Deutsche Bank National Trust Co. v. Pietranico

33 Misc. 3d 528
CourtNew York Supreme Court
DecidedJuly 27, 2011
StatusPublished
Cited by14 cases

This text of 33 Misc. 3d 528 (Deutsche Bank National Trust Co. v. Pietranico) is published on Counsel Stack Legal Research, covering New York Supreme Court primary law. Counsel Stack provides free access to over 12 million legal documents including statutes, case law, regulations, and constitutions.

Bluebook
Deutsche Bank National Trust Co. v. Pietranico, 33 Misc. 3d 528 (N.Y. Super.
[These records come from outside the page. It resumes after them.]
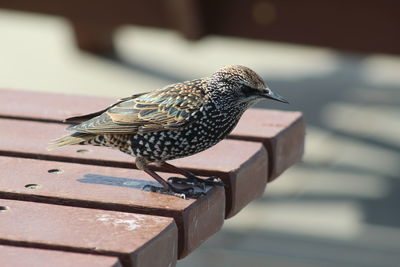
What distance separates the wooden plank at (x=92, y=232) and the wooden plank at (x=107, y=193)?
6 cm

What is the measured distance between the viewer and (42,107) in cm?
347

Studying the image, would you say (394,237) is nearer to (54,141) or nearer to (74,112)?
(74,112)

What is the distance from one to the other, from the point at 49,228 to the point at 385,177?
4677 mm

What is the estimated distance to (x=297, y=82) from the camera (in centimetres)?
888

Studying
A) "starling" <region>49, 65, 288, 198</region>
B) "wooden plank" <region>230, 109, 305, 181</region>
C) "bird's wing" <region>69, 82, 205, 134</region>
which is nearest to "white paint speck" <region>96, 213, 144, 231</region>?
"starling" <region>49, 65, 288, 198</region>

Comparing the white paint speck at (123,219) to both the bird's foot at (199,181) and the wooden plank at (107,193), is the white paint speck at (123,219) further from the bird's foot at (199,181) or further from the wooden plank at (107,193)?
the bird's foot at (199,181)

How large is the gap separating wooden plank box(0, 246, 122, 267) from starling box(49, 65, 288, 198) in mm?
722

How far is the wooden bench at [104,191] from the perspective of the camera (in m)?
2.17

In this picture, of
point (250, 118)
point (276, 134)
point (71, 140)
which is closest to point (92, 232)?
point (71, 140)

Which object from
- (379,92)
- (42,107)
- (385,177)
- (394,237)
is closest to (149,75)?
(379,92)

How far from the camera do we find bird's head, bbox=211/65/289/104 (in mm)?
2873

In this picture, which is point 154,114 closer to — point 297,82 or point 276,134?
point 276,134

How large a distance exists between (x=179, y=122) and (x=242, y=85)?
0.23m

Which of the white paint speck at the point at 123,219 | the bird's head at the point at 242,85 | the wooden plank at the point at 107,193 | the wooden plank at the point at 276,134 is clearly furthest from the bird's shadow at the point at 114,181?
the wooden plank at the point at 276,134
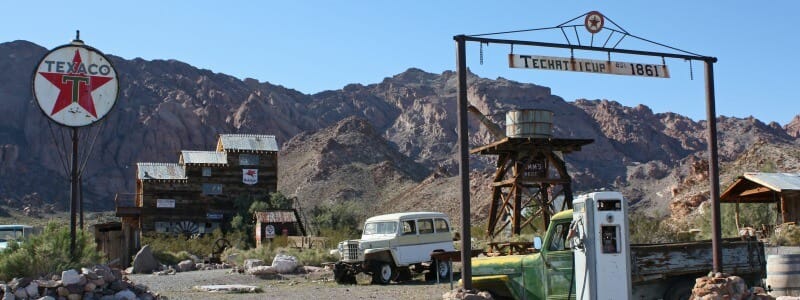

Ct. 2011).

Opinion

OPINION OF THE COURT

Thomas F. Whelan, J.

It is, ordered that this order to show cause (No. 002) wherein the defendant, Khouloud Pietranico, seeks an order “staying all proceedings in this matter until such time as the accompanying [531]*531motion is fully and finally heard and determined,” is denied, in its entirety.

In response to the increase in residential foreclosures, the State Legislature has affirmatively obligated the Judiciary to resolve the increasing conflict between two countervailing public policies: “(1) the interest in protecting families and communities by not allowing financial institutions to foreclosure on homes without the legal authority to do so, and (2) preventing further harm to an economy dependent on the mortgage industry’s ability to recoup debt.”1 The issues presented here, concerning ownership of the mortgage note and the effectiveness of an assignment of a mortgage executed by Mortgage Electronic Registration Systems, Inc. (MERS), have been the subject of ever-growing and often confusing litigation throughout the state. Therefore, the court will take the opportunity to carefully address the complex issues presented.

Background

The defendant, Khouloud Pietranico, borrowed $652,000 and with that money bought a house in Dix Hills, New York. In order to obtain the money, the defendant signed two pieces of paper, that is, a promissory note and a mortgage, and agreed that the holder of the mortgage has the right to foreclose in the event of a default in the repayment of the monies borrowed. The defendant stopped paying on June 1, 2009 and has not made a single payment since that date.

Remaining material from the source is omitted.